After uncompressing the 2008 folder I see that I have:
- Country codes text file (fixed width):
country-list.txt
- Database of stations as a CSV, TXT and XLS:
ish-history.{csv,txt,xls}
- A folder with
2008
observation files
On the 2008
folder there are 11.785 files with a total of 3.414.183 records (headers non counted).

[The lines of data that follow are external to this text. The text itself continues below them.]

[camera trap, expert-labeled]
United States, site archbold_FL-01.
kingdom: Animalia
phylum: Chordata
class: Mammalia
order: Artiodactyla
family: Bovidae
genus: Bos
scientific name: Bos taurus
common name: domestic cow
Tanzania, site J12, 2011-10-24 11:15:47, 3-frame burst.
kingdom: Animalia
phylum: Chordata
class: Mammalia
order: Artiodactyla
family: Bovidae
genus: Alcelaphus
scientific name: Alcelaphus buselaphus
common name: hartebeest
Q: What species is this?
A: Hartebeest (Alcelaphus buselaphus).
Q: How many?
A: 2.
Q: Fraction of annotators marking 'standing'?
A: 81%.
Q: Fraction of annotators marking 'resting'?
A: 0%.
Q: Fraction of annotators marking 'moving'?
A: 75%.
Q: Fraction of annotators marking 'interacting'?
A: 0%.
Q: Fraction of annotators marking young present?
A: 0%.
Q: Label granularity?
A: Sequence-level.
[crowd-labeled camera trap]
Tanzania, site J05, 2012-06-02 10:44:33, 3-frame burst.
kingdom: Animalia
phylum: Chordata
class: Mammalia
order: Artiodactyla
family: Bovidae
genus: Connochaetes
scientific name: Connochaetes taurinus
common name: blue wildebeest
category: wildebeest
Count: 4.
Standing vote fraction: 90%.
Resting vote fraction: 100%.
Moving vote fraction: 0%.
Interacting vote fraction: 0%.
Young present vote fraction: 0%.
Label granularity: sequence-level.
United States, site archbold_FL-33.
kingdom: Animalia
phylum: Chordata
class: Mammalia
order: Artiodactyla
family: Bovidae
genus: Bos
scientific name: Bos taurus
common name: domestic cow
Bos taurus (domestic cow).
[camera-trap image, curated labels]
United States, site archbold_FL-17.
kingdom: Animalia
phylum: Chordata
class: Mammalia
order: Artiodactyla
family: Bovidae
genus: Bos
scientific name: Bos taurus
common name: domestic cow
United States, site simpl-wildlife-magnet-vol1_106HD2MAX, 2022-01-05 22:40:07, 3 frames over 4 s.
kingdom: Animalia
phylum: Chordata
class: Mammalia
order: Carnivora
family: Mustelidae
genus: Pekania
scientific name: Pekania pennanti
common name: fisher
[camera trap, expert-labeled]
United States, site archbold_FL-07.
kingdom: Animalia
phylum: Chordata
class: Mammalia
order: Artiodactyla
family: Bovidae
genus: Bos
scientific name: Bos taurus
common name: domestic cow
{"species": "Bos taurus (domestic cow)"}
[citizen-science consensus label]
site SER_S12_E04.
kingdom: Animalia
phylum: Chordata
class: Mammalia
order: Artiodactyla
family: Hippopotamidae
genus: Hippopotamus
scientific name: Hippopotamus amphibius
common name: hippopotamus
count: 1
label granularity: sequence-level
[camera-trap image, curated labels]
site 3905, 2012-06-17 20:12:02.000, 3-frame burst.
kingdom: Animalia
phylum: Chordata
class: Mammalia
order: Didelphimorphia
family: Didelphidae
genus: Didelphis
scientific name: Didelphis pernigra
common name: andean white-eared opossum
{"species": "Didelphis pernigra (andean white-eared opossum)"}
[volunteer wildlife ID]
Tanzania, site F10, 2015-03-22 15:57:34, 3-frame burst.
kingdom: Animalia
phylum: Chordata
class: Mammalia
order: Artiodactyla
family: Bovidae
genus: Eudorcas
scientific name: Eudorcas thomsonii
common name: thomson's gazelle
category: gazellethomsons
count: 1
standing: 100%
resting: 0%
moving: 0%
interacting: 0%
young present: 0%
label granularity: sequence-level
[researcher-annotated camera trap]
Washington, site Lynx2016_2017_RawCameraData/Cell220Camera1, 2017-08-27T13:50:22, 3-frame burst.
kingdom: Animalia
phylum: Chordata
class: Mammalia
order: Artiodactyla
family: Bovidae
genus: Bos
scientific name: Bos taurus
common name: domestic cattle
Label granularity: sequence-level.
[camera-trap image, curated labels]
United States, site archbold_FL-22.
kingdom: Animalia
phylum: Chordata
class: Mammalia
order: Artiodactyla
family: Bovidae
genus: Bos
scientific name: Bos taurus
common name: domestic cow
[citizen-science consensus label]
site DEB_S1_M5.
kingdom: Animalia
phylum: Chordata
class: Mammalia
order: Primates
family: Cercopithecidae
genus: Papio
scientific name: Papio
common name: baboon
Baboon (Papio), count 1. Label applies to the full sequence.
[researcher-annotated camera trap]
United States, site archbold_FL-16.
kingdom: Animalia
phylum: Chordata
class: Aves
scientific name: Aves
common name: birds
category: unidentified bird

Every file has an structure of fixed fields like this
STN--- WBAN YEARMODA TEMP DEWP SLP STP VISIB WDSP MXSPD GUST MAX MIN PRCP SNDP FRSHTT
010010 99999 20080101 36.0 24 32.7 24 1004.7 24 1003.5 24 6.2 6 23.2 24 29.1 999.9 36.9 33.4 0.11G 999.9 010000
010010 99999 20080102 33.3 23 29.3 23 1007.6 23 1006.4 23 5.7 6 9.6 23 23.3 999.9 35.8* 29.1* 0.06G 999.9 010000
010010 99999 20080103 35.0 24 32.8 24 1017.5 24 1016.4 24 1.6 6 12.2 24 19.4 999.9 36.7 28.8 0.34G 999.9 110000
So the schema for this data is rather simple:
+----------------+ +----------------------+
+-------------+ | Stations | | Data |
| Countries | +----------------+ +----------------------+
+-------------+ | id | <-------+ station |
| id | <-----+ country_id | | year |
| name | | name | | month-day |
| | | lat | | temp |
+-------------+ | lon | | dewpoint |
| elevation | | msl_pressure |
| | | mst_pressure |
+----------------+ | visibility |
| wind_speed |
| max_sust_windspeed |
| max_gust_wind_speed |
| max_temp |
| min_temp |
| precipitation |
| snow_depth |
| |
+----------------------+
For all the data measures there is an accompanying flag that specifies different things like the number of measures during the day, the type of measurement and so on.
As for now, I think the first step is to watch the distribution of the stations with data. After loading the station database into an structured data, I’ll filter this with the stations that actually have data for 2008.